The following error message is being logged during the bring up of the vROPS cluster: error [SSL: CERTIFICATE_VERIFY_FAILED] certificate verify failed: certificate has expired.
The solution
Note:
Make sure to have a snapshot in place of the vROPS nodes before doing any changes.
The first thing that came in my mind was: Do the issue still persist with the default self signed certificates?
So I followed the VMware KB on reloading the vROPS nodes certificates with the default certificates.
The following steps needs to be performed on all of the vROPS nodes
unset -f pathprepend unset -f pathremove unset -f pathappend $VMWARE_PYTHON_BIN /usr/lib/vmware-casa/bin/activate_web_certificate.py DEFAULT $VMWARE_PYTHON_BIN /usr/lib/vmware-vcopssuite/utilities/bin/restartHttpd.py
Note:
The unset commands are required as a result of the python version differences from 6.x/7.x to 8.x to avoid errors.

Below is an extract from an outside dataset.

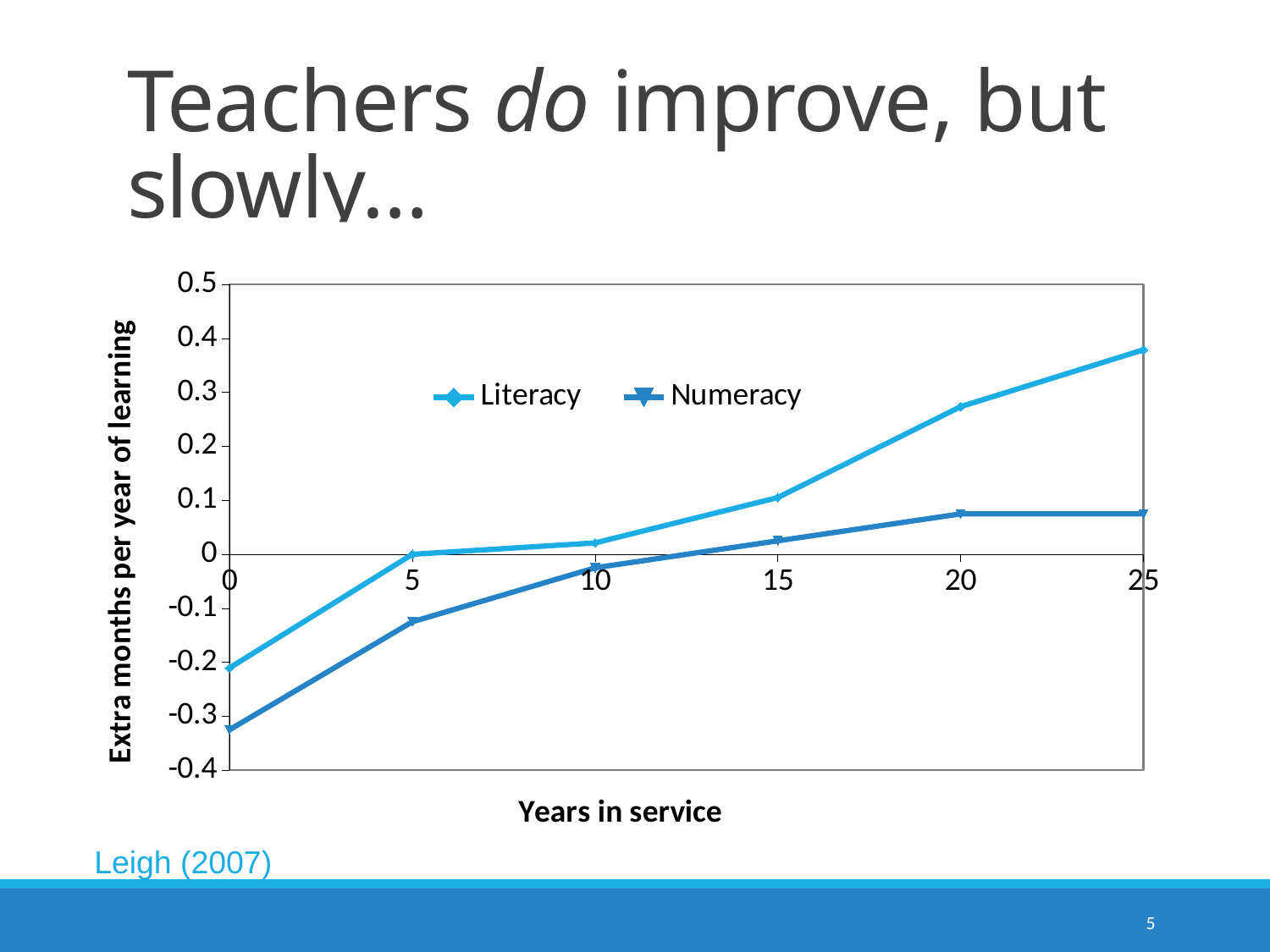
Does the Literacy series rise or fall as years in service increase? Rise How many series does the chart's legend list? 2 How many data points are plotted for the Literacy series? 6 What kind of chart is shown on the slide? Line chart Is the Numeracy value at 25 years in service greater or less than 0.1? less At which years-in-service value does the Literacy series reach its highest point? 25 Which series has the lowest value on the chart, and at which years in service? Numeracy at 0 At 25 years in service, which series has the higher value, Literacy or Numeracy? Literacy Is the Literacy value at 25 years in service greater or less than 0.3? greater Is the Numeracy value at 0 years in service greater or less than -0.3? less What is the title of the chart's x axis? Years in service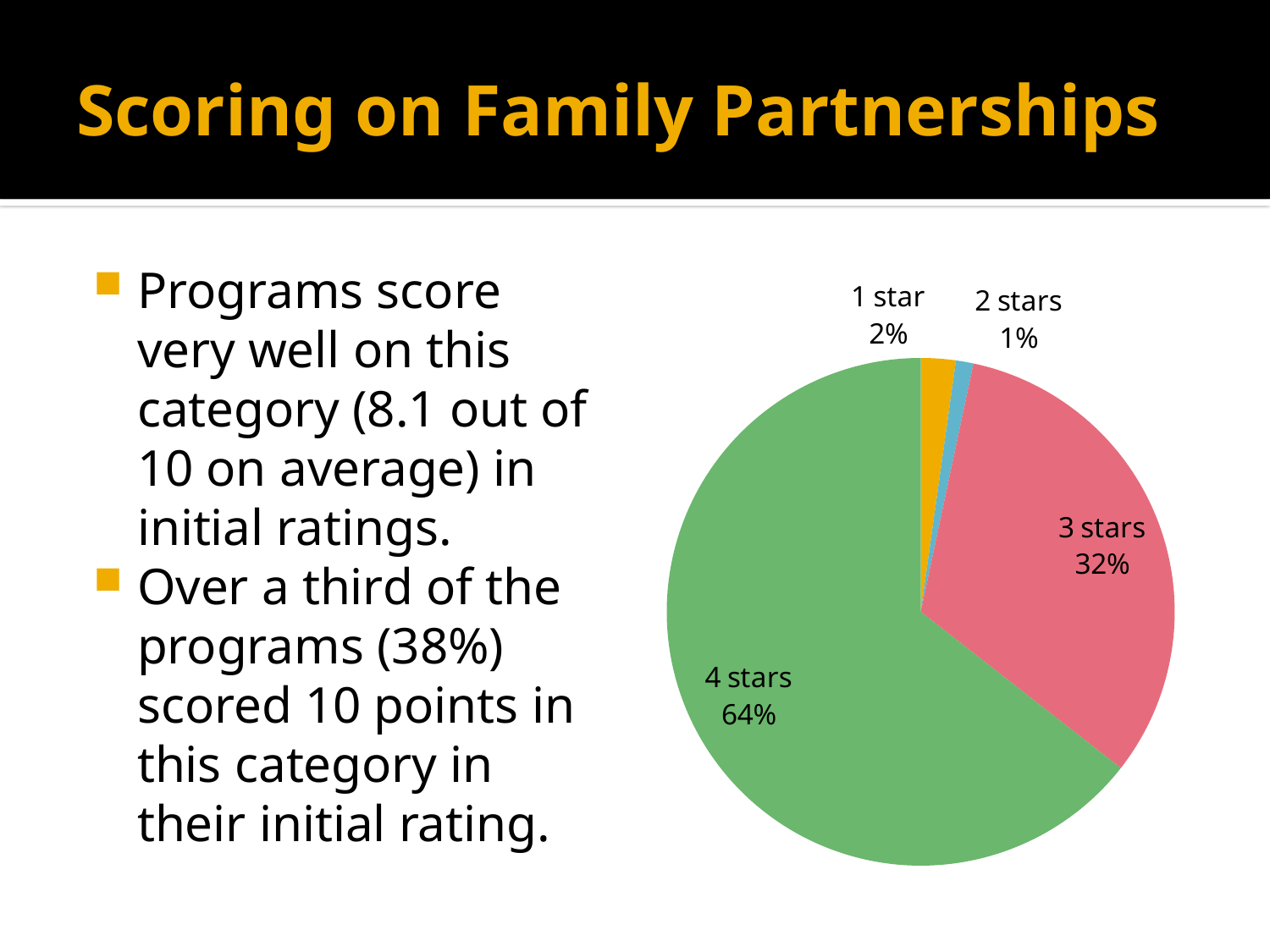
Which category has the smallest slice of the pie? 2 stars What colour is the 4 stars slice of the pie? green What kind of chart is shown on the slide? pie chart What share of the pie is labelled 3 stars? 32% What share of the pie is labelled 2 stars? 1% Which category has the largest slice of the pie? 4 stars What is the difference in percentage points between the 4 stars slice and the 3 stars slice? 32 What share of the pie is labelled 4 stars? 64% Which slice is larger, 1 star or 2 stars? 1 star What is the combined share of the 3 stars and 4 stars slices? 96% How many slices does the pie chart have? 4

The newly self signed SSL certificate will be active on the vROPS nodes after the reload of the default certificates.
You can verify that in your internet browser by checking the certificate details.

This is the moment we all have been waiting for. Will the bring the cluster online task work with the new default SSL certificates?

After discovering that the SSL certificate was causing the issue, we requested a new domain SSL certificate and configured it on the vROPS nodes. Performing a cluster restart worked without any issues. We can conclude that an expired domain signed SSL certificate will cause issues during the bring up of the vROPS cluster.